April 3, 2013

Her Suitcase (written yesterday)

Me and my siblings sorting through Mom's things before the funeral

None of this makes sense...trying to rescue her from among the filth. Her helmet, her make up, her sobriety chip, her grocery list. None of the clothes smell like her. Everything worth saving fits in one carry-on suitcase. Is this all that's left of her life?

 - from my journal after collecting her belongings-

And so it happened that everything in that suitcase became a representation of her. A symbol of my loss. A reminder of her suicide. For the last year I let a simple piece of luggage become a tomb of sorts. Stuffed full of anything I had thought to grab from her hotel room that night, it was a chaotic jumble of painful memories that haunted my closet.

Like my thoughts and feelings, her suitcase is more organized than it was last year. I can go through it without falling into the darkest of pits - though many things do still bring me to tears.

Today, on the anniversary of her passing, I looked through those few belongings again and had a number of different reactions:

I felt grateful to her for writing my birth story.

I felt angry as I witnessed her last writings disentigrate into meaningless babble. So angry that mental illness took her from me.

I felt incredibly sad to read the list of things she wanted for her life - an ambitious list written just weeks before her death.

I felt loved and absolutely torn apart to read the wishes my 16 year old mother wrote for my own life. She wished for me a life of love and abundance. She said that she enjoyed carrying me for nine months and that she would enjoy loving me for the rest of my life.

Those words stuck in my gut today.

Today I decided to move my baby book from her suitcase into my own hope chest. Decided to work some of the clothing items she had purchased for the girls into their rotation. Decided to throw away some of her well meaning gifts that I knew we would never use. I snuggled her girlhood bunny and listened to her voice in a book she recorded for Eleanor.

Today I hugged a suitcase and wailed against the heavens that there wasn't more of her left for me.

Today I stood up to that shrine and began to take it apart.

Just like this grief, her life, and her death - I'm learning to unpack it a bit at a time. I'm learning how to work pieces of it into my life instead of keeping it sealed in the closet forever.

Today I am grateful that I don't hate that suitcase as fiercely as I did one year ago.
I'm grateful to feel my heart healing, in the tiniest and most significant ways.
And that's what I thought about today.

April 1, 2013

Thinking Back

Tonight I am remembering where I was a year ago.
(And the thoughts are not easily expressed, but here they are anyway)

Ft. Tryon was awakening to spring with cheerful daffodils and the tiniest buds on the trees. Ellie collected eggs in my purse and greeted the Easter Bunny with gusto. I held our new daughter on my chest while our slightly older one hid under the table and opened her eggs in secret, eager for the candy inside. We were on an outing as a family of four - celebrating with friends and neighbors the newness of spring and the upcoming Easter holiday. Feeling good just to be together.

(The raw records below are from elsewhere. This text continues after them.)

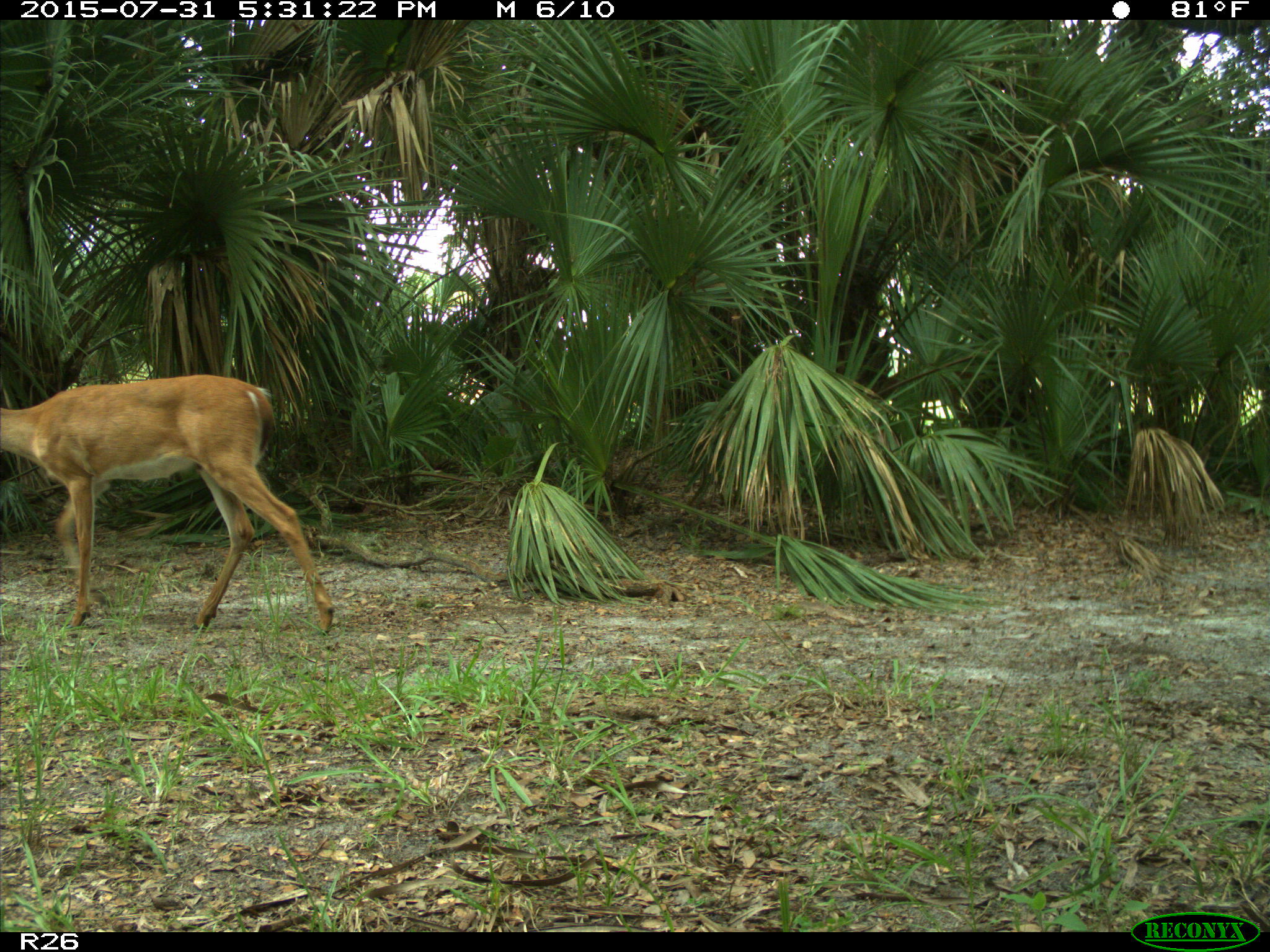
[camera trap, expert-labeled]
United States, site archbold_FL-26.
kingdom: Animalia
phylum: Chordata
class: Mammalia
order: Artiodactyla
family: Cervidae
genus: Odocoileus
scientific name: Odocoileus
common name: deer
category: unidentified deer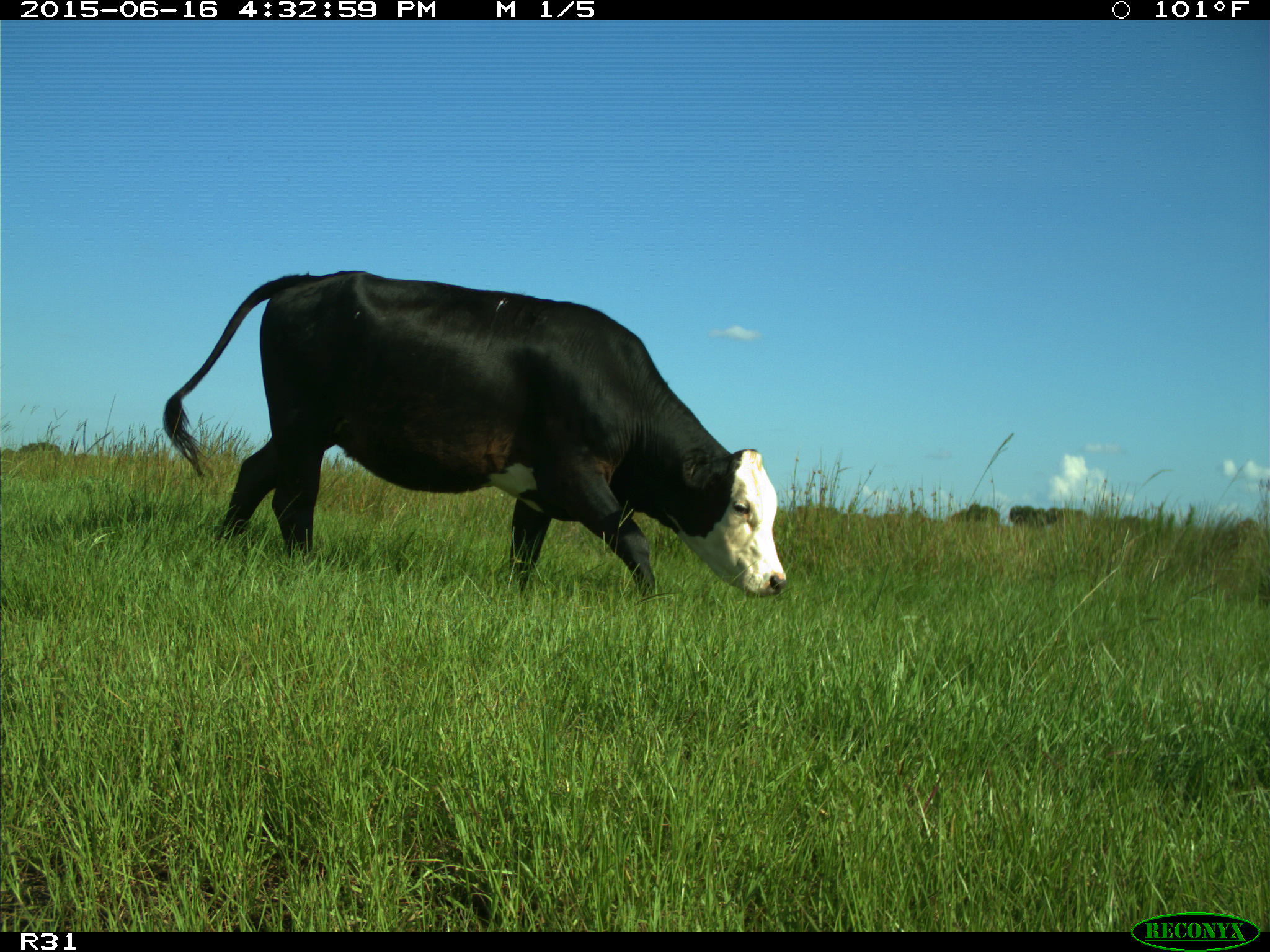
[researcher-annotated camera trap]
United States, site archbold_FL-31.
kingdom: Animalia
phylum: Chordata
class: Mammalia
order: Artiodactyla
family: Bovidae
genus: Bos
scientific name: Bos taurus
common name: domestic cow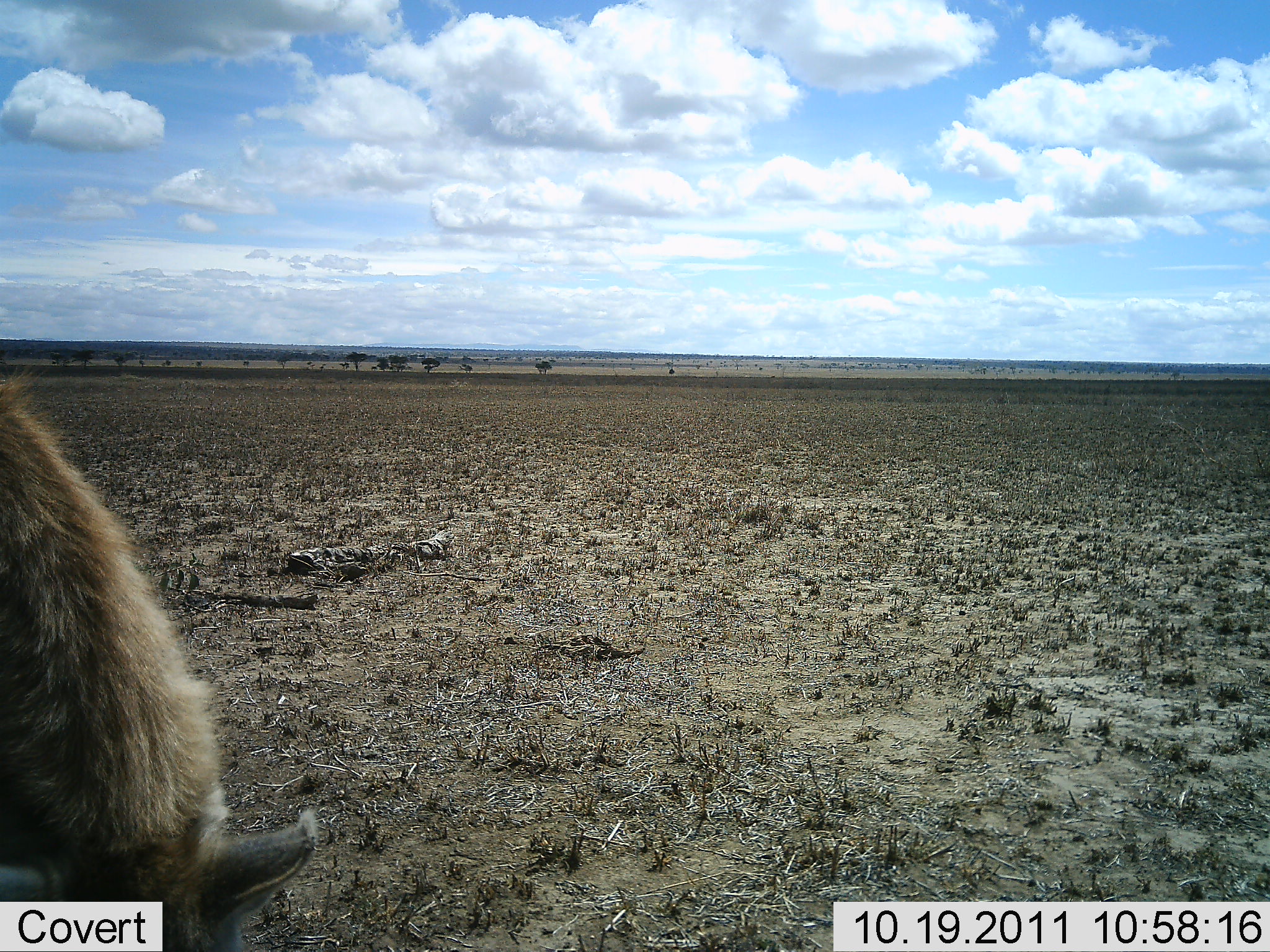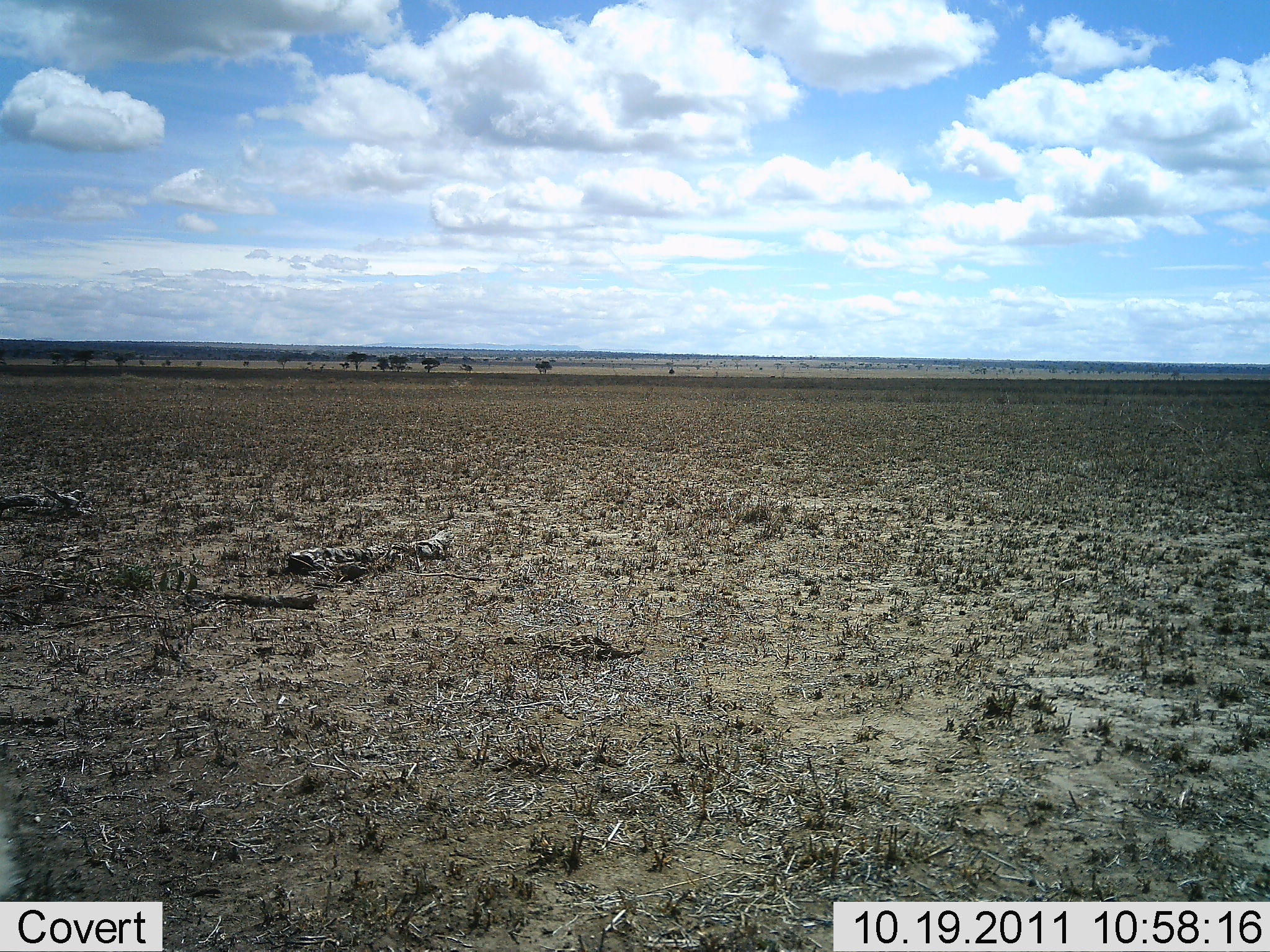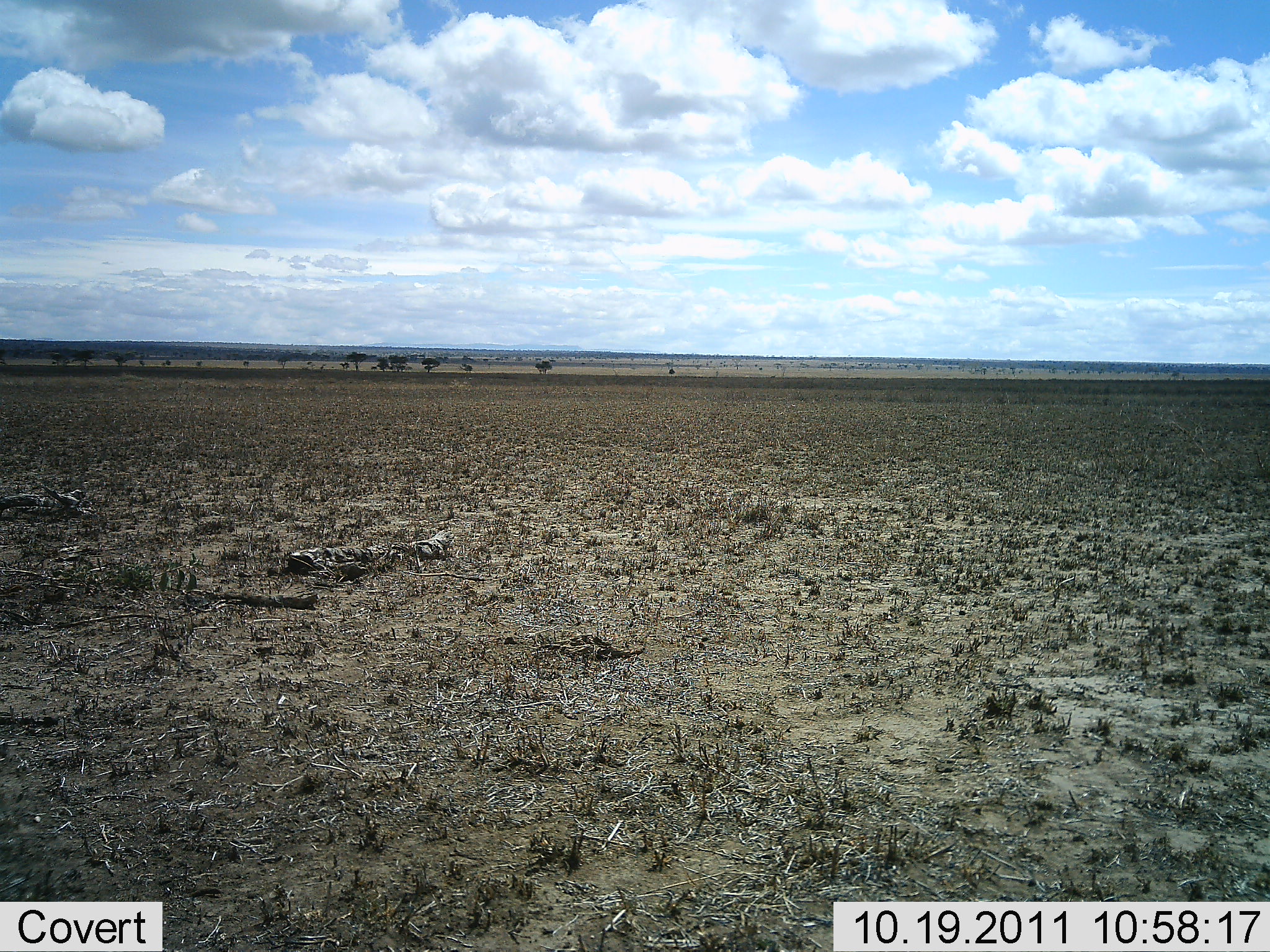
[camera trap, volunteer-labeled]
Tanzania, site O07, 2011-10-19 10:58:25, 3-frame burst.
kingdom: Animalia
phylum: Chordata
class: Mammalia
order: Carnivora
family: Hyaenidae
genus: Crocuta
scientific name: Crocuta crocuta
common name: spotted hyena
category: hyenaspotted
Hyenaspotted (spotted hyena) (Crocuta crocuta), count 1. Behavior (volunteer vote fractions): standing 36%, resting 0%, moving 55%, interacting 0%. Young present (vote fraction): 0%. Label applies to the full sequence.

I look at the girl in these photos - a mother of two, yes, but still just a girl of 25. I see her and think, "She was so happy. And tired. And blissfully unaware of what was about to happen."  

Is that why it happened? Because I let my guard down? Because I was enjoying my life? Should I have known that innocence like that can never last?

Of course not. But those are the questions I have when I see these photos.

Worn out from my newborn baby, I hadn't yet known the exhaustion of grief.

Still changing and adjusting to our new life, about to be knocked to the ground with the hardest news.

I've looked at these pictures a lot in the last year. There I was, the day before my world came crashing down.
 Those beautiful cheeks, that cheesy grin - the moment I took this photograph I thought of my mom, knew how much she would love it when I sent it to her.
My heart was so full on this day. And the next day it was broken. These photos still leave me with a strange mix of emotions: A longing for the days before pain was visible in my eyes, sadness for the girl who doesn't know what is to come, anger for the babes that would witness their mother's consuming grief. There is also a sense of wisdom and peace. A feeling that I am so far removed from the girl in these photos. So changed. And that isn't such a bad thing. Growth means change.

Tomorrow marks a year since Mom died.

I've had a year to live this new version of my life. I've had one year to think about the effects that her life and death have had on me. At this point in the journey I think I will pause and try to write a bit about what it all has meant to me thus far. Not to memorialize her, per se, but to check in with where I am. To write a bit about the things I've been avoiding writing about for the last months. To try to organize some of my thoughts - while understanding that none of them are finished. The emotions are still shifting and probably always will.

One year is not the end of my journey, but it does seem a good time to look back and reflect.